Directions for this task =>
Would you set down every entry shown below, precisely as written?

'''

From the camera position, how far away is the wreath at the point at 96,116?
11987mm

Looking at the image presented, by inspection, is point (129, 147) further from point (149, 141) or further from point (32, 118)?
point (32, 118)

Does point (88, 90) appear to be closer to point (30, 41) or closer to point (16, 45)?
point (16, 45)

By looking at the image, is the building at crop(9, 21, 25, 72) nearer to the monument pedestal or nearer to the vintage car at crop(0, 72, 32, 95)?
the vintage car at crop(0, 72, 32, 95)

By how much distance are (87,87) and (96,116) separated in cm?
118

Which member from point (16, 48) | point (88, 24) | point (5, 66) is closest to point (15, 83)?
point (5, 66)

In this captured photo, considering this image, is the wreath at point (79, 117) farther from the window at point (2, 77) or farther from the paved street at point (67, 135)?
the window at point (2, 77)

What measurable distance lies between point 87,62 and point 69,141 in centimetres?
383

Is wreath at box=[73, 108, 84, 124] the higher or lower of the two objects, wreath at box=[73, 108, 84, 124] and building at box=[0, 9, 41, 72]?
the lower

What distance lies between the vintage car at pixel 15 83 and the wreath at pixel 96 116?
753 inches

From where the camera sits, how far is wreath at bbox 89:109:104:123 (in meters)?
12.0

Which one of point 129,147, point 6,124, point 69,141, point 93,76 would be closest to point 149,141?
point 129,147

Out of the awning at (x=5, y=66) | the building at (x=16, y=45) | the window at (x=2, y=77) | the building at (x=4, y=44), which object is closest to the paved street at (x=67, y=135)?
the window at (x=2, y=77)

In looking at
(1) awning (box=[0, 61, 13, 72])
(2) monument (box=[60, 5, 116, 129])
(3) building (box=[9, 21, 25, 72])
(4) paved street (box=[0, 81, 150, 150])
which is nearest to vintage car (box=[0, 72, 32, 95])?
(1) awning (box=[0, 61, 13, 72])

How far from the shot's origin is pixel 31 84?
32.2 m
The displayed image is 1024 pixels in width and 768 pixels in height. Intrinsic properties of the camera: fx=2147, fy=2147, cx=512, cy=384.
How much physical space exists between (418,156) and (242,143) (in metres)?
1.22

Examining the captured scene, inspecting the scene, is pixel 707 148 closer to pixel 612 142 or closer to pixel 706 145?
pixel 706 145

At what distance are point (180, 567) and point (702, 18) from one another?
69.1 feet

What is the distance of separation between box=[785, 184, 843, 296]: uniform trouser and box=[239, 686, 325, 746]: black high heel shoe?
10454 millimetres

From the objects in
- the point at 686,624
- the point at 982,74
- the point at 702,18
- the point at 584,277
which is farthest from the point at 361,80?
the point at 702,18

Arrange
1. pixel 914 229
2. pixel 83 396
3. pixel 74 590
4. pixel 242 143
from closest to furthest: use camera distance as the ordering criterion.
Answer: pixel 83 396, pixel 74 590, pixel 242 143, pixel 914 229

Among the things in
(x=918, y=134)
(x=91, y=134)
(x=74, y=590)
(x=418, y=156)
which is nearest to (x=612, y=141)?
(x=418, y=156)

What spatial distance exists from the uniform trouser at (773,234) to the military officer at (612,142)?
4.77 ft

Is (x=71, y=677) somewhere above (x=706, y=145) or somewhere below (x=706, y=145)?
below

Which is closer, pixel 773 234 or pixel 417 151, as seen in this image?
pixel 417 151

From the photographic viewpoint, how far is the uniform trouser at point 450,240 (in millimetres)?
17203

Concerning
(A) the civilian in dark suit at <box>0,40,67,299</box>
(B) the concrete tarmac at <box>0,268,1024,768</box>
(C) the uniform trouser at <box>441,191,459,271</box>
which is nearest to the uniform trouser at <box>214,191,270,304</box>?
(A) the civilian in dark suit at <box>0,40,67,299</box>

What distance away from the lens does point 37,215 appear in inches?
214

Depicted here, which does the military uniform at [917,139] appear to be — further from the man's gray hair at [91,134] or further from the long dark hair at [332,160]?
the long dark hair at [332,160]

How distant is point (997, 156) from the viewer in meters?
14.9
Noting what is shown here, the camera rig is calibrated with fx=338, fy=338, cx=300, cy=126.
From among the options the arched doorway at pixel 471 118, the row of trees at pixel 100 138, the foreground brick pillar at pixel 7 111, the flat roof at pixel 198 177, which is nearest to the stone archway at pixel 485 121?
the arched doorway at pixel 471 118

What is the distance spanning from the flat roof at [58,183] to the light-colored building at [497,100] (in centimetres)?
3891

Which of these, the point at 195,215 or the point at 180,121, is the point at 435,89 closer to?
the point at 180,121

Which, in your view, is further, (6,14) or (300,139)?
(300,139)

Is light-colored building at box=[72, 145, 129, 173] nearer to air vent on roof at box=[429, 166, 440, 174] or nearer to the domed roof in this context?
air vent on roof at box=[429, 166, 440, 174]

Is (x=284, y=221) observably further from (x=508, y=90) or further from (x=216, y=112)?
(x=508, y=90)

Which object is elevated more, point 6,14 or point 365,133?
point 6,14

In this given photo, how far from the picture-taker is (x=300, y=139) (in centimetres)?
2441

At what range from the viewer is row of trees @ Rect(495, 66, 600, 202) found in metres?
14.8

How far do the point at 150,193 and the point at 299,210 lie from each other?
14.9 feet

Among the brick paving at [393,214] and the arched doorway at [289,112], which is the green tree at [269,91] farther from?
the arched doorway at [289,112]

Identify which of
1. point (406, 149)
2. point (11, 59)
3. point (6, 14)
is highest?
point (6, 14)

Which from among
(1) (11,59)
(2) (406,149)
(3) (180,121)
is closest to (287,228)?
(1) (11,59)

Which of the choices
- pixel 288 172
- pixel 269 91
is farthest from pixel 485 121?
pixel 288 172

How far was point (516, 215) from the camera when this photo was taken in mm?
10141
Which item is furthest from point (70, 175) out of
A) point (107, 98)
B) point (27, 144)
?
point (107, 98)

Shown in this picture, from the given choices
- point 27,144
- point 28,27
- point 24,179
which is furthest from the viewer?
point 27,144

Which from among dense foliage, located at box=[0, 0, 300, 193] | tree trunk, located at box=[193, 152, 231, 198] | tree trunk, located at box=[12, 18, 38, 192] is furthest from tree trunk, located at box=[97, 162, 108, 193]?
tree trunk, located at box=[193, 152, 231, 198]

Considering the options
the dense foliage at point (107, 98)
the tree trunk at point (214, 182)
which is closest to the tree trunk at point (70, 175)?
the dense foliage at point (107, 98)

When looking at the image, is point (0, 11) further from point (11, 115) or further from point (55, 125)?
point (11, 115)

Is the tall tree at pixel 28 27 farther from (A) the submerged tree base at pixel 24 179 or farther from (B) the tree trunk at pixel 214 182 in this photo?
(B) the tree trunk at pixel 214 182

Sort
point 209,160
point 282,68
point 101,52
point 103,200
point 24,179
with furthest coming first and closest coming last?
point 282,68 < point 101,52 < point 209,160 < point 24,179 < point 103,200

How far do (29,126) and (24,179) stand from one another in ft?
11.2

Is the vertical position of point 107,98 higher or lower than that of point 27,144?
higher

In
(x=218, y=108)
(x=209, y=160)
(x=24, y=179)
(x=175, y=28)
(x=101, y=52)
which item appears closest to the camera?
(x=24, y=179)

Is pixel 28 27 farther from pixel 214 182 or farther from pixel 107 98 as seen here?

'''

Solution to this exercise =>
From the camera position, how far away is the wreath at the point at 96,116?
11987mm

Looking at the image presented, by inspection, is point (129, 147) further from point (149, 141) or further from point (32, 118)?
point (32, 118)

Does point (88, 90) appear to be closer to point (30, 41) or closer to point (16, 45)?
point (16, 45)

By looking at the image, is the building at crop(9, 21, 25, 72) nearer to the monument pedestal or nearer to the vintage car at crop(0, 72, 32, 95)?
the vintage car at crop(0, 72, 32, 95)

By how much distance are (87,87) and (96,116) separated in cm?
118

Which member from point (16, 48) | point (88, 24) | point (5, 66) is closest to point (15, 83)?
point (5, 66)

In this captured photo, considering this image, is the wreath at point (79, 117) farther from the window at point (2, 77) or farther from the paved street at point (67, 135)?
the window at point (2, 77)

What measurable distance lies between point 87,62 and point 69,141 in centimetres?
383

Is wreath at box=[73, 108, 84, 124] the higher or lower of the two objects, wreath at box=[73, 108, 84, 124] and building at box=[0, 9, 41, 72]?
the lower

What distance lies between the vintage car at pixel 15 83 and the wreath at pixel 96 116?
753 inches

From where the camera sits, how far is wreath at bbox 89:109:104:123 (in meters)?
12.0

Which one of point 129,147, point 6,124, point 69,141, point 93,76 would be closest to point 149,141?
point 129,147

Out of the awning at (x=5, y=66) | the building at (x=16, y=45) | the window at (x=2, y=77) | the building at (x=4, y=44), which object is closest to the paved street at (x=67, y=135)?
the window at (x=2, y=77)

In looking at
(1) awning (box=[0, 61, 13, 72])
(2) monument (box=[60, 5, 116, 129])
(3) building (box=[9, 21, 25, 72])
(4) paved street (box=[0, 81, 150, 150])
which is nearest to vintage car (box=[0, 72, 32, 95])?
(1) awning (box=[0, 61, 13, 72])

How far from the shot's origin is pixel 31 84?
32.2 m
The displayed image is 1024 pixels in width and 768 pixels in height. Intrinsic properties of the camera: fx=2147, fy=2147, cx=512, cy=384.
How much physical space exists between (418,156) and (242,143) (in metres)?
1.22

Examining the captured scene, inspecting the scene, is pixel 707 148 closer to pixel 612 142 or closer to pixel 706 145?
pixel 706 145

At what distance are point (180, 567) and point (702, 18) from one another?
69.1 feet

What is the distance of separation between box=[785, 184, 843, 296]: uniform trouser and box=[239, 686, 325, 746]: black high heel shoe?
10454 millimetres

From the objects in
- the point at 686,624
- the point at 982,74
- the point at 702,18
- the point at 584,277
which is farthest from the point at 361,80?
the point at 702,18

Arrange
1. pixel 914 229
2. pixel 83 396
3. pixel 74 590
4. pixel 242 143
from closest to furthest: use camera distance as the ordering criterion.
Answer: pixel 83 396, pixel 74 590, pixel 242 143, pixel 914 229

Among the things in
(x=918, y=134)
(x=91, y=134)
(x=74, y=590)
(x=418, y=156)
which is nearest to (x=612, y=141)?
(x=418, y=156)

What spatial distance exists from the uniform trouser at (773,234) to the military officer at (612,142)?
4.77 ft

Is (x=71, y=677) somewhere above (x=706, y=145) or somewhere below (x=706, y=145)?
below

Which is closer, pixel 773 234 or pixel 417 151, as seen in this image?
pixel 417 151

From the photographic viewpoint, how far is the uniform trouser at point 450,240 (in millimetres)?
17203

Concerning
(A) the civilian in dark suit at <box>0,40,67,299</box>
(B) the concrete tarmac at <box>0,268,1024,768</box>
(C) the uniform trouser at <box>441,191,459,271</box>
which is nearest to the uniform trouser at <box>214,191,270,304</box>?
(A) the civilian in dark suit at <box>0,40,67,299</box>

What distance away from the lens does point 37,215 appear in inches?
214

Depicted here, which does the military uniform at [917,139] appear to be — further from the man's gray hair at [91,134] or further from the long dark hair at [332,160]?
the long dark hair at [332,160]

How distant is point (997, 156) from the viewer in meters?
14.9
Noting what is shown here, the camera rig is calibrated with fx=338, fy=338, cx=300, cy=126.
From among the options the arched doorway at pixel 471 118, the row of trees at pixel 100 138, the foreground brick pillar at pixel 7 111, the flat roof at pixel 198 177, which is nearest to the stone archway at pixel 485 121?
the arched doorway at pixel 471 118

What is the distance spanning from the flat roof at [58,183] to the light-colored building at [497,100] (in centimetres)?
3891

Which of these, the point at 195,215 or the point at 180,121, is the point at 435,89 closer to?
the point at 180,121

Which, in your view, is further, (6,14) or (300,139)?
(300,139)

Is light-colored building at box=[72, 145, 129, 173] nearer to air vent on roof at box=[429, 166, 440, 174] or nearer to the domed roof in this context?
air vent on roof at box=[429, 166, 440, 174]

Is (x=284, y=221) observably further from (x=508, y=90) or further from (x=216, y=112)?
(x=508, y=90)

Which object is elevated more, point 6,14 or point 365,133?
point 6,14

In this given photo, how far from the picture-taker is (x=300, y=139) (in centimetres)?
2441

At what range from the viewer is row of trees @ Rect(495, 66, 600, 202) found in metres?
14.8

How far do the point at 150,193 and the point at 299,210 lie from each other?
14.9 feet

Among the brick paving at [393,214] and the arched doorway at [289,112], which is the green tree at [269,91] farther from?
the arched doorway at [289,112]

Identify which of
1. point (406, 149)
2. point (11, 59)
3. point (6, 14)
is highest?
point (6, 14)

Which from among
(1) (11,59)
(2) (406,149)
(3) (180,121)
is closest to (287,228)?
(1) (11,59)

Which of the choices
- pixel 288 172
- pixel 269 91
is farthest from pixel 485 121?
pixel 288 172

How far was point (516, 215) from the camera when this photo was taken in mm?
10141
Which item is furthest from point (70, 175) out of
A) point (107, 98)
B) point (27, 144)
?
point (107, 98)

Shown in this picture, from the given choices
- point 27,144
- point 28,27
- point 24,179
which is furthest from the viewer?
point 27,144

Which from among dense foliage, located at box=[0, 0, 300, 193] | tree trunk, located at box=[193, 152, 231, 198] | tree trunk, located at box=[12, 18, 38, 192] is furthest from tree trunk, located at box=[97, 162, 108, 193]?
tree trunk, located at box=[193, 152, 231, 198]

Considering the options
the dense foliage at point (107, 98)
the tree trunk at point (214, 182)
which is closest to the tree trunk at point (70, 175)?
the dense foliage at point (107, 98)

When looking at the image, is point (0, 11) further from point (11, 115) or further from point (55, 125)?
point (11, 115)

Is the tall tree at pixel 28 27 farther from (A) the submerged tree base at pixel 24 179 or farther from (B) the tree trunk at pixel 214 182 in this photo?
(B) the tree trunk at pixel 214 182

Sort
point 209,160
point 282,68
point 101,52
point 103,200
point 24,179
with furthest coming first and closest coming last?
point 282,68 < point 101,52 < point 209,160 < point 24,179 < point 103,200

How far do (29,126) and (24,179) stand from one another in ft?
11.2

Is the vertical position of point 107,98 higher or lower than that of point 27,144?
higher

In
(x=218, y=108)
(x=209, y=160)
(x=24, y=179)
(x=175, y=28)
(x=101, y=52)
which item appears closest to the camera?
(x=24, y=179)

Is pixel 28 27 farther from pixel 214 182 or farther from pixel 107 98 as seen here?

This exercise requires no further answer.